I had the whole thing built, then nearly shipped a regression to five audiences because I trusted my mental model over the screen in front of me. Claude walked straight past it too.
Intercom lets you target people by relative dates — "signed up in the last 2 days," "not seen for more than 14 days." Under the hood those are stored as an operator and a number of days. And the operators are backwards from every instinct you have.
The stored operator that reads as "less than" actually means "more than N days ago." The one that reads as "greater than" means "less than N days ago" — i.e. recent. So a rule that looks, raw, like "signed up < 2" is in fact "signed up more than 2 days ago." The exact opposite of what your brain tells you.
Neither of us knew that. So I confidently "fixed" five audiences to match what I thought the operators meant — and turned all five into regressions.
What saved us wasn't a test. It was that Intercom renders every rule back to you in plain English on the series overview — "signed up less than 2 days ago." I read the rendered text, it said the opposite of what I'd just "fixed." Reverted all five.
read it. Trust the rendered English over your mental model of the API — and over your AI agent's, which is just as capable of confidently inverting an operator as you are. The UI is the source of truth for what the system will actually do.
It's a small, dumb bug. But it's the kind that ships silently — everything "works," the messages just go to the wrong people — and you only find out weeks later when your win-back campaign has been targeting your most active users.
Last thing, and it's a philosophy as much as a tactic.
When you've got a system that can email a few hundred real people, you don't flip the whole thing live at once. You roll it out like a dimmer switch.
So we did it one journey at a time, a few days apart, on a literal calendar. Welcome & Activation went live first — the safest one, because it only ever touches brand-new signups, a trickle at a time. Watch it for a couple of days. Are emails sending? Are people opening them? Is the unsubscribe rate calm? Yes? Good. Then the next one.

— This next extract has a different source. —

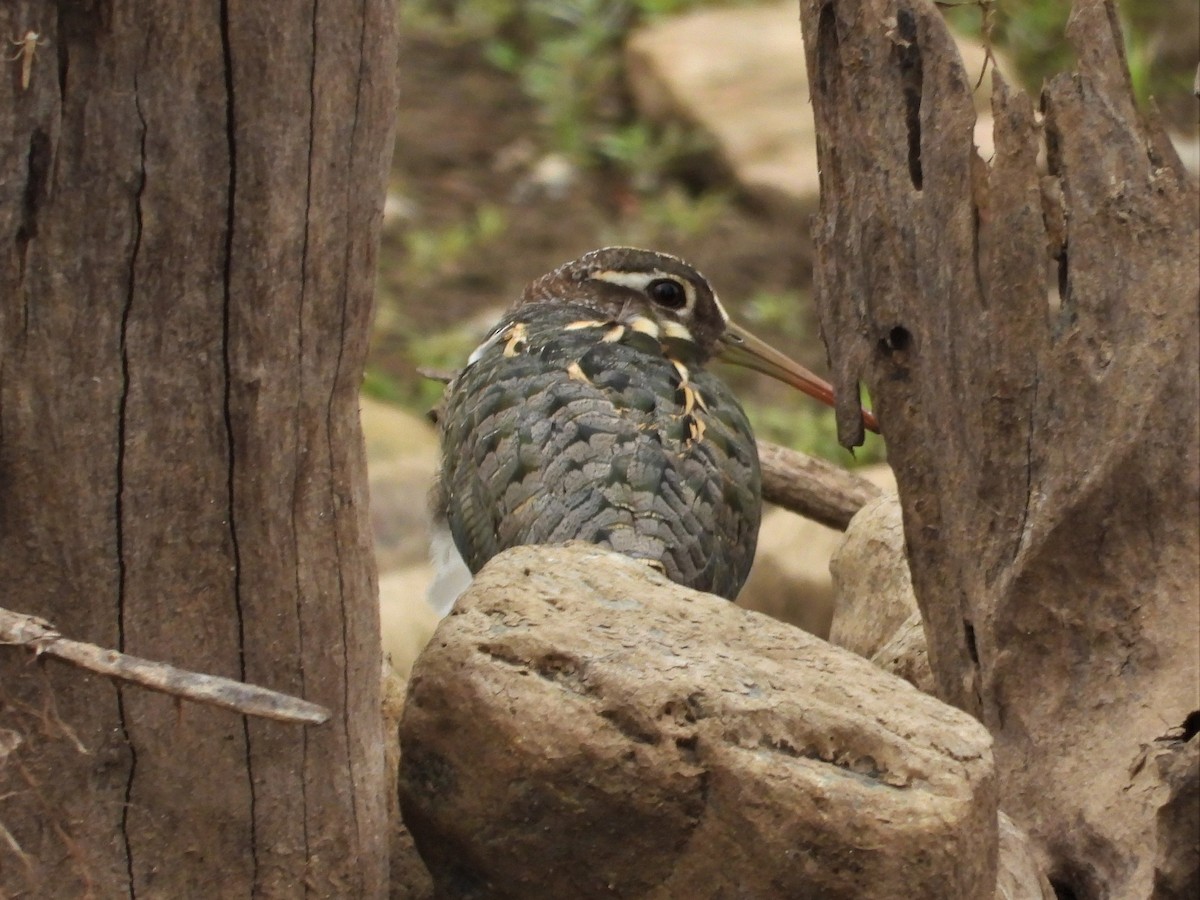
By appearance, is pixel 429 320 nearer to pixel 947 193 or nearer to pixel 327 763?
pixel 947 193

We deliberately kept the flip a manual, one-click, human-in-the-loop step rather than auto-scheduling the lot. Not because we couldn't automate it — because for something that talks to real people in your name, the right amount of automation is "build it all automatically, then let a human decide when each one starts talking." A person watching the first two days of real sends will catch a tone problem, a broken merge field, or a backwards date rule that no green test suite ever would.
If you're putting lifecycle messaging together — in Intercom or anything like it — here's the short version:
A dead product messages everyone the same. A living one messages you based on what you've done. That's the whole point.

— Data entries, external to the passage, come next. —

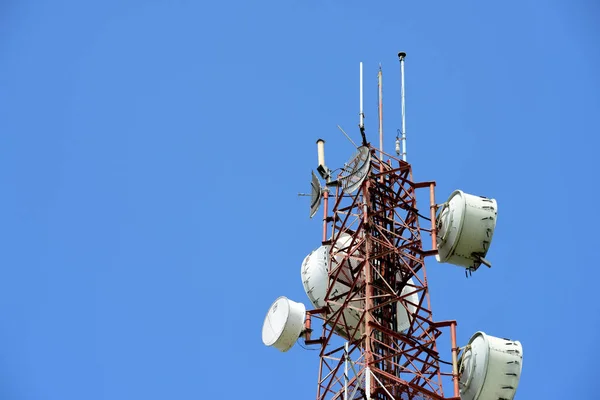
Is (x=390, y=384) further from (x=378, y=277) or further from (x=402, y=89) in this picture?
(x=402, y=89)

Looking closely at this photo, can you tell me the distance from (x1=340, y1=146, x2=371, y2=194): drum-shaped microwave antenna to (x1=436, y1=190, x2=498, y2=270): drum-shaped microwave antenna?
3381mm

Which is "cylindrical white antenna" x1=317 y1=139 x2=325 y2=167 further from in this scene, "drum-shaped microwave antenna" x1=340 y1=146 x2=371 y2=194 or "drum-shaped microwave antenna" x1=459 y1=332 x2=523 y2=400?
"drum-shaped microwave antenna" x1=459 y1=332 x2=523 y2=400

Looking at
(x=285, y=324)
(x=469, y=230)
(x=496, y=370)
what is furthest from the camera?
(x=285, y=324)

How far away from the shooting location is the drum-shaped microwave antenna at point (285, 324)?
47.6 meters

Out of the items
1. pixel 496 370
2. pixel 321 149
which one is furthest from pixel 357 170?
pixel 496 370

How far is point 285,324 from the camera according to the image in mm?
47562

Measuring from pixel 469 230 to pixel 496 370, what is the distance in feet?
17.5

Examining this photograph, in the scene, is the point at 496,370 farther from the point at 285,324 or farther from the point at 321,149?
the point at 321,149

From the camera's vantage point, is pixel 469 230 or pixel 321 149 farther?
pixel 321 149

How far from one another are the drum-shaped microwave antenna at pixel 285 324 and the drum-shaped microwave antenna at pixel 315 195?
357 centimetres

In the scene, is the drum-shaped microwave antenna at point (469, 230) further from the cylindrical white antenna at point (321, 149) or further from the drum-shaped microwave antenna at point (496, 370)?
the cylindrical white antenna at point (321, 149)

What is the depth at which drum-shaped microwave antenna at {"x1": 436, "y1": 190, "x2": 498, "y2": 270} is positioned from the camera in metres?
45.1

A goal is a scoreboard, not an exit. Set the goal and the exit rule, and make them agree. Otherwise you nag the people you've already won.
Auto-skip what they've done. The fastest way to feel like spam is to ask someone to do a thing they've already done.
Keep analytics and messaging separate. Your messaging tool should know just enough to act.
When a UI looks un-automatable, go find its data. The drag-and-drop canvas was just two arrays. Point an agent at the network tab and let it read.
Read the rendered English. Trust what the tool shows you it'll do over what you — or your AI agent — think the raw config means.
Roll out like a dimmer. One journey live, watch, then the next. Keep a human on the switch.
The whole build — reverse-engineering the API, 37 messages, four wired Series — came together in an afternoon of me and Claude going back and forth. The recipe above is most of what you'd need to do it yourself.